Videotape Consultation

Sam Thompson is a 55-year-old professor of marketing at Valmont University, a research institution with a business school ranked nationally in the top 25. Sam holds an endowed chair, and has been teaching at Valmont for the past 15 years, having been recruited from a smaller, lesser-known school after becoming highly distinguished in his research area.

One afternoon late in the spring, he wanders into the Center for Teaching Effectiveness at Valmont with a thick envelope in his hand, and walks into the office of Susan Garcia, the Center's director. He and Susan have served on a few university committees together, so they are acquainted but don't know each other well.

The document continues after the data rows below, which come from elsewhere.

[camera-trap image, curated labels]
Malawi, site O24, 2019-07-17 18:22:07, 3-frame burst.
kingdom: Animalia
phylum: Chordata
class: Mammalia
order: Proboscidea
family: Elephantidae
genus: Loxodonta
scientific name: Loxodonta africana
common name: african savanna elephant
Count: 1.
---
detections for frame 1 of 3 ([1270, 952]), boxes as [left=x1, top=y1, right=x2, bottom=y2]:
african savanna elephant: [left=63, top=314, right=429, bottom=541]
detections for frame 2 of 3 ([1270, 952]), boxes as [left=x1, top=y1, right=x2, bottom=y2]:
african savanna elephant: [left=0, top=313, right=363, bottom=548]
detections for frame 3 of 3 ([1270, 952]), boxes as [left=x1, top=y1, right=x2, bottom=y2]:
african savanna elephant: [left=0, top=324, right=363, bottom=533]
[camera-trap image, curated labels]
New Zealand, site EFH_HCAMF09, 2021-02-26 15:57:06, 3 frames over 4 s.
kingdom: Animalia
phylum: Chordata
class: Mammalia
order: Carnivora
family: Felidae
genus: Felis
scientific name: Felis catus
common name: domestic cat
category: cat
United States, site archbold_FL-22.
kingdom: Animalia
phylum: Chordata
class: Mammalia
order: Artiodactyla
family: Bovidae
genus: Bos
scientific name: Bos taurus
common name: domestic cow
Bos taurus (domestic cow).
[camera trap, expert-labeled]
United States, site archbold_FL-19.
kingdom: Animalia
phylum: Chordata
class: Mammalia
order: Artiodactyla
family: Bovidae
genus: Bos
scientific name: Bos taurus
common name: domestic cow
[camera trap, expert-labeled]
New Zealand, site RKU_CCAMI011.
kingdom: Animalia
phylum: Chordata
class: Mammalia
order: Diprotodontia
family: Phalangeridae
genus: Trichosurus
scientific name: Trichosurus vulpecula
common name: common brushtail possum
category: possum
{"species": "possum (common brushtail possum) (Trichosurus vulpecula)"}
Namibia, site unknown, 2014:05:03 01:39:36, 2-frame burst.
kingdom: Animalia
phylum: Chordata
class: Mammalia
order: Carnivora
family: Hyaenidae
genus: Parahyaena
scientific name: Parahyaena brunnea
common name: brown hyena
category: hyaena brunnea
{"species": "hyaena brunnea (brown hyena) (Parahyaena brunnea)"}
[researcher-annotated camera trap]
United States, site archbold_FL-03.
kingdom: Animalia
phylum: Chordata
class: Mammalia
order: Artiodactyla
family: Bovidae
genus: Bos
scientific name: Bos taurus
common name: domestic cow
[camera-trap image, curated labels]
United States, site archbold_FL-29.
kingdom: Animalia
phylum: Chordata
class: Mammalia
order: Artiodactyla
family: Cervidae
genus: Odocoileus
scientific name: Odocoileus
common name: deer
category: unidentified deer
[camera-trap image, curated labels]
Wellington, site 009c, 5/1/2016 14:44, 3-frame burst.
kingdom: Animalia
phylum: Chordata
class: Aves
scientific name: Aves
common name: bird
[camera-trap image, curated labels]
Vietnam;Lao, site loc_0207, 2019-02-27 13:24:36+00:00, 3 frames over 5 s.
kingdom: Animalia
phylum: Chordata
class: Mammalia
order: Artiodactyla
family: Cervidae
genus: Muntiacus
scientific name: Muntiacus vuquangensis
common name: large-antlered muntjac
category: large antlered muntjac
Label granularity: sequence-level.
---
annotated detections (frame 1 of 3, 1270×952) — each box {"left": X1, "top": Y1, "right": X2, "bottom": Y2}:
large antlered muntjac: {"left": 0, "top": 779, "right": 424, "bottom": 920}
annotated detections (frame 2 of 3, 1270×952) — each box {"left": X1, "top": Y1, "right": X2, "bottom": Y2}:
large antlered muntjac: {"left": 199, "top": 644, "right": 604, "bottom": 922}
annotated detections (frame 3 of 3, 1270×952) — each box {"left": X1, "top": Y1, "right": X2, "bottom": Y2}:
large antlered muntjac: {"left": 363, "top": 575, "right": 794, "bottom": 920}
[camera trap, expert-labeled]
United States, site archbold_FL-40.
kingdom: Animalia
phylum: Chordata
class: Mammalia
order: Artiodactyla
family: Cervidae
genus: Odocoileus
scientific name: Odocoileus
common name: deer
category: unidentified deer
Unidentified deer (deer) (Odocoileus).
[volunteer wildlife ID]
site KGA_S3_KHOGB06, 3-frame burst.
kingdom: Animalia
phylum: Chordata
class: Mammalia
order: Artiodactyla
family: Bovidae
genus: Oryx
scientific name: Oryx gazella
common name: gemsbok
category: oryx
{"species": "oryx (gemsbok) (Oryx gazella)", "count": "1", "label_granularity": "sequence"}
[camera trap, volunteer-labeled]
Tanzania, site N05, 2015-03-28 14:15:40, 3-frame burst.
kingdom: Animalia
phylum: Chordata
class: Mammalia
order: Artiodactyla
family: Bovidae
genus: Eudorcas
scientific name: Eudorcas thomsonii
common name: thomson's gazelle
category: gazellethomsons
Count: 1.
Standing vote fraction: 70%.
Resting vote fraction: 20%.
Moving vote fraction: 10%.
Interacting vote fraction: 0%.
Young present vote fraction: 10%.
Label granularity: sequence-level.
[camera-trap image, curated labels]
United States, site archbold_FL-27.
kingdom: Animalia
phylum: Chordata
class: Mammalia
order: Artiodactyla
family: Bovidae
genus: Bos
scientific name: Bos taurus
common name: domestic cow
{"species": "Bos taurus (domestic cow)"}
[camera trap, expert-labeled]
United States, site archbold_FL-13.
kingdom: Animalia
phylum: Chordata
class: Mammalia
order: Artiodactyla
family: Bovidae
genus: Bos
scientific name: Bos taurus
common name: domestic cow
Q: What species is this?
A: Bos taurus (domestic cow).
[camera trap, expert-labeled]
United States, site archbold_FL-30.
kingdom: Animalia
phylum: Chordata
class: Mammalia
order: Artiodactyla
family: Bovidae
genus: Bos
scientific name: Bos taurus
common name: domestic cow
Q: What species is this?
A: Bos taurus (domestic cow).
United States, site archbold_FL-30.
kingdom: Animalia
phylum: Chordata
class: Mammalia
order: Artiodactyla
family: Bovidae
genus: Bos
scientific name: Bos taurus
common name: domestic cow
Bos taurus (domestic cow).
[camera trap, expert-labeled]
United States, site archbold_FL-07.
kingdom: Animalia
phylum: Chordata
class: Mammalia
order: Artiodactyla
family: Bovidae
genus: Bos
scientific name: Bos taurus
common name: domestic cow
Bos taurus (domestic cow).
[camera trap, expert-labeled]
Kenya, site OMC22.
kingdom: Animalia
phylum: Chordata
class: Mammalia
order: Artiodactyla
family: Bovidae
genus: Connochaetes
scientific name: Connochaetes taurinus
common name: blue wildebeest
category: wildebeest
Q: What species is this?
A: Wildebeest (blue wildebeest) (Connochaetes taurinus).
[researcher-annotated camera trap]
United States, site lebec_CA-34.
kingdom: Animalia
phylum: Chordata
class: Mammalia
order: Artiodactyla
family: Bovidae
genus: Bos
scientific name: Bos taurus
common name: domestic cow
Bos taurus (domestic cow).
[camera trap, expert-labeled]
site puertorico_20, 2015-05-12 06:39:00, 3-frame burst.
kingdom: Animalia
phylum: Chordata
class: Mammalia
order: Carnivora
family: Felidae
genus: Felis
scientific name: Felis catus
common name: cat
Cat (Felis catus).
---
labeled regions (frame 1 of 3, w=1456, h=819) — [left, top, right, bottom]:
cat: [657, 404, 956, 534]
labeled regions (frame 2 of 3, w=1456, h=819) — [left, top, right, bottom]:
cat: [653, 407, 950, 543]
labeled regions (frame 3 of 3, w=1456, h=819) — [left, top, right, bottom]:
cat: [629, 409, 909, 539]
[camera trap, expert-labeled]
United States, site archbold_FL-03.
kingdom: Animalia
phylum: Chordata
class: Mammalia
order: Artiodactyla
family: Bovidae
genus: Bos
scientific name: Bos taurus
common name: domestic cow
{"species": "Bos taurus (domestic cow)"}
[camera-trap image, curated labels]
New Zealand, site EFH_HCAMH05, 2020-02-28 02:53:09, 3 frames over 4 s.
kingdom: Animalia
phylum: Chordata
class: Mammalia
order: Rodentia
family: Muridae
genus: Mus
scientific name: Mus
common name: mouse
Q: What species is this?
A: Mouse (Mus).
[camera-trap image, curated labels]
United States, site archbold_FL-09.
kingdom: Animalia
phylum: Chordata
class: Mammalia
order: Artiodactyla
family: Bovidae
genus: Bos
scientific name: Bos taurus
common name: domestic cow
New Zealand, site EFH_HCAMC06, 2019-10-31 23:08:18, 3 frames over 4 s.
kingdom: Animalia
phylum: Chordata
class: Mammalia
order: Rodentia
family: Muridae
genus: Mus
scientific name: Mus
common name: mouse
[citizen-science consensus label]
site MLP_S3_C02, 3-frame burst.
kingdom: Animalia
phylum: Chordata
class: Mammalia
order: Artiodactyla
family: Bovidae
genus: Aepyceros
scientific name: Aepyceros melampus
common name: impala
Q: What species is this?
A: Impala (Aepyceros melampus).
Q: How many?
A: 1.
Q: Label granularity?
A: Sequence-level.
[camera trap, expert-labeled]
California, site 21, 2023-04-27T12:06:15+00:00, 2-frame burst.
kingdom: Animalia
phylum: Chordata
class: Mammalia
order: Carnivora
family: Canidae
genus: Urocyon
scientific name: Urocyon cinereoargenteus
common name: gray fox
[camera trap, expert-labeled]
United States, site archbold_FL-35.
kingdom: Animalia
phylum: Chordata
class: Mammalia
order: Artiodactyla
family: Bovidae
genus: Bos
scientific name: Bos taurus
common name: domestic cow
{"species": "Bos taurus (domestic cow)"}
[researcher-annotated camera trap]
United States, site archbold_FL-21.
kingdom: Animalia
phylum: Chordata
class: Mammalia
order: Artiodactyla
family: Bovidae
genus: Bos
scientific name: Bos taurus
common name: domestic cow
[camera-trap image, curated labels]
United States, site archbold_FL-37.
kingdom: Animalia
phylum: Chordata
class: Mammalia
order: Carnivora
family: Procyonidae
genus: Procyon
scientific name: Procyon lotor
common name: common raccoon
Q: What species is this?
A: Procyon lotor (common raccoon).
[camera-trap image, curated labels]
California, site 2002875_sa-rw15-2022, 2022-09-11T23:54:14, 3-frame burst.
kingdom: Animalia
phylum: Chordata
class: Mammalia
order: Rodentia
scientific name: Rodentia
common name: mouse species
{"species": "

After Susan and Sam greet each other, the following dialogue ensues:

Susan: What brings you by the Center today, Sam?
Sam: Well, I was hoping you could help me out with a critique. (He hands Susan the package). These are some tapes of my recent teaching, and I'd like you to look at them and write me a report on how I'm doing.
Susan: Oh, OK, well, let's see. Why don't you have a seat and I can explain a bit more about our videotape consults? (gestures to a chair at a small round table in her office; Sam sits) Here at the Center we typically don't write up "reports" on people in their absence. Rather, we sit down-client and consultant-and watch a tape together. It's more of a conversation between two teachers, considering together the various choice points that you as a teacher have, and discussing what it might feel like to be a student in the class. The discussion is strongly shaped by the issues you're, most interested in, rather than me just watching and evaluating in a vacuum.
Sam: Oh---OK. Can we set up a time to have that consultation, then?


In the consultation


Susan: I want to make sure and remind you that this is really a conversation between two teachers-I'm not here to judge or evaluate you, but rather to help you see your teaching in new ways. I want you to feel free to stop the tape whenever you want to, so I'll put the remote control right here on the table between us. Shall we begin?


Five minutes of watching in silence ensues.

Susan: [stopping the tape] So what have you noticed so far?
Sam: Well, I sound kind of strange. And I'm not looking at all my students. I guess that's about it. But you're the expert--what do you think about it?